Technologies involving computer- or tablet-based assessment could also offer significant reduction in errors, particularly in the area of standardized administration, scoring, data capture and data transfer (8, 9). While our study indicated addition and data entry errors were relatively rare, there was an indication that carrying corrections through to the eDB may be problematic. However, without proper monitoring even device-based tests may be prone to many of the same errors found with pen and paper tests (10). For example, if a subject is very quickly recalling a list of words -tasking the rater to keep up - it would seem to matter little if the rater was recording the list on a piece of paper or on a tablet. While computer-based testing may have unique strengths in capturing measures of reaction time, fine motor skills and visiospatial perception, accuracy in measures involving rater judgment (story recall, vocabulary, etc.) may be susceptible to the same issues as pen and paper tests.
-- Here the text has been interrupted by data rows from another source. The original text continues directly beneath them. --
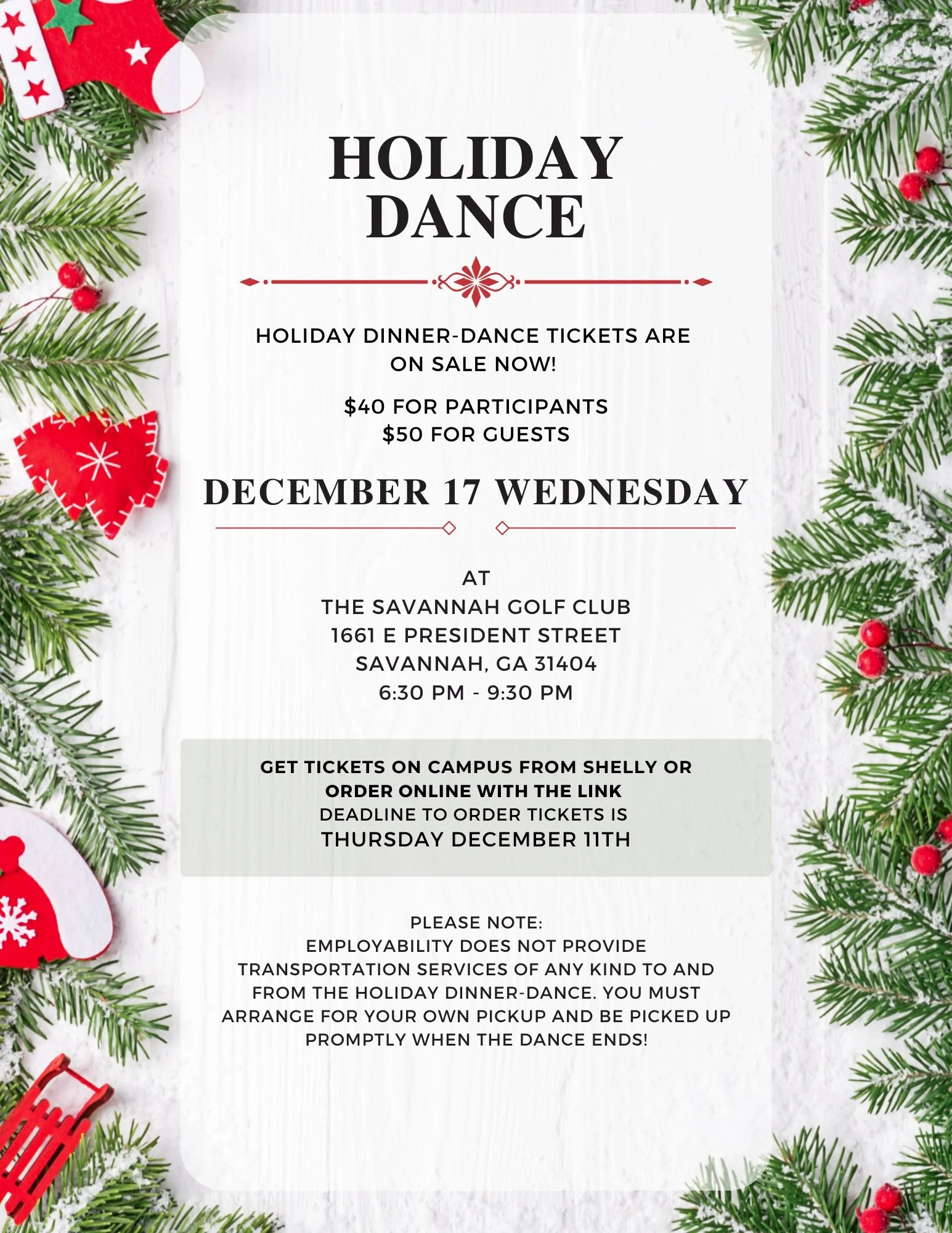 HOLIDAY
DANCE

HOLIDAY DINNER-DANCE TICKETS ARE ON SALE NOW!

$40 FOR PARTICIPANTS
$50 FOR GUESTS

DECEMBER 17 WEDNESDAY

AT
THE SAVANNAH GOLF CLUB
1661 E PRESIDENT STREET
SAVANNAH, GA 31404
6:30 PM - 9:30 PM

GET TICKETS ON CAMPUS FROM SHELLY OR ORDER ONLINE WITH THE LINK
DEADLINE TO ORDER TICKETS IS
THURSDAY DECEMBER 11TH

PLEASE NOTE:
EMPLOYABILITY DOES NOT PROVIDE TRANSPORTATION SERVICES OF ANY KIND TO AND FROM THE HOLIDAY DINNER-DANCE. YOU MUST ARRANGE FOR YOUR OWN PICKUP AND BE PICKED UP PROMPTLY WHEN THE DANCE ENDS!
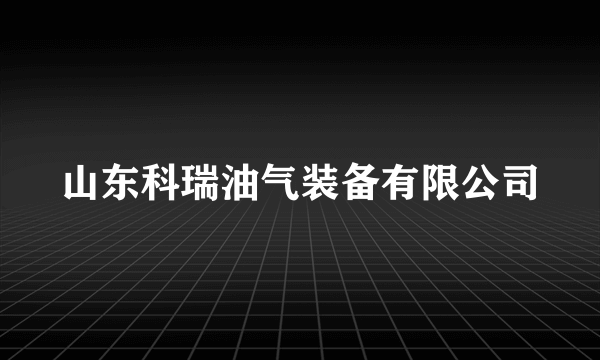 山东科瑞油气装备有限公司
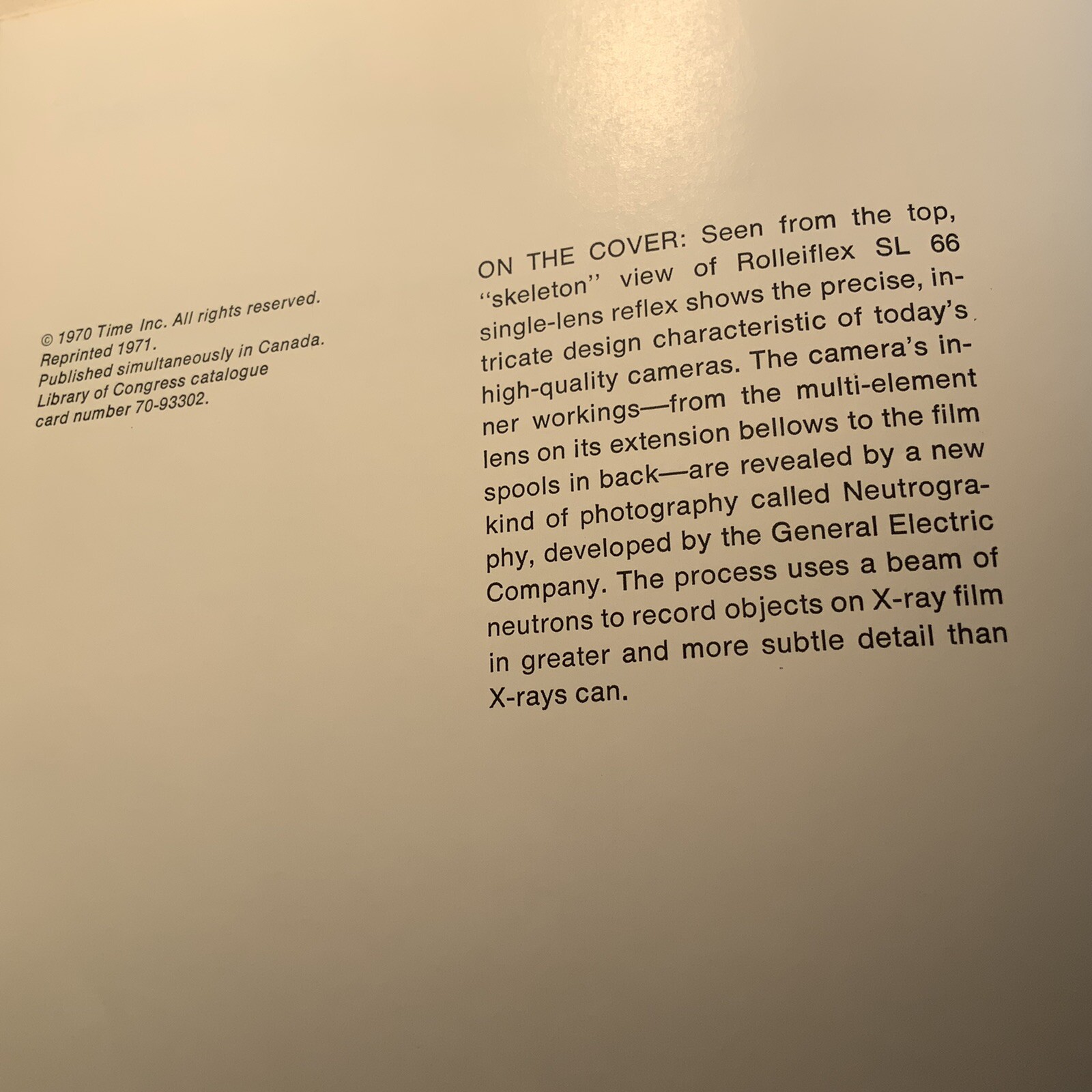 © 1970 Time Inc. All rights reserved.
Reprinted 1971.
Published simultaneously in Canada.
Library of Congress catalogue
card number 70-93302.

ON THE COVER: Seen from the top, "skeleton" view of Rolleiflex SL 66 single-lens reflex shows the precise, intricate design characteristic of today's high-quality cameras. The camera's inner workings—from the multi-element lens on its extension bellows to the film spools in back—are revealed by a new kind of photography called Neutrography, developed by the General Electric Company. The process uses a beam of neutrons to record objects on X-ray film in greater and more subtle detail than X-rays can.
Findings reported here suggest several areas that would benefit from further investigation including verification of rater pre-qualifications, increased training focus on issues and common errors found with specific instruments/populations, performance-based evaluation for certification (such as live, scripted testing), enhanced central monitoring by content experts utilizing audio/ video recording, ongoing feedback and recertification of raters, and central scoring of the more subjective tests. Follow-through with corrections to the data base also appears to be an area that needs further research. With the overall aim of reducing errors in data collected, comparison of various methods of rater training and performance evaluation for their effect on error reduction would be invaluable for future clinical trials research.

Exploration in all these areas has merit for guiding design and execution of future clinical research. Maximizing accuracy in measurement of cognitive function while minimizing burden to clinical trial sites and their staff is a goal that benefits all. Since there is undoubtedly a wealth of unpublished data from monitored clinical trials - both ongoing and completed - that could shed light on the various issues awaiting clarification, the authors encourage sponsors and monitoring groups to engage in retrospective analysis of their data, prospectively design future programs to more clearly address these questions, and to bring findings bearing on quality review procedures to publication adjacent to those describing clinical trial outcome findings.

Funding: None

Acknowledgements: Authors gratefully acknowledge the cooperation of Dart Neuroscience LLC in sharing the data for this analysis.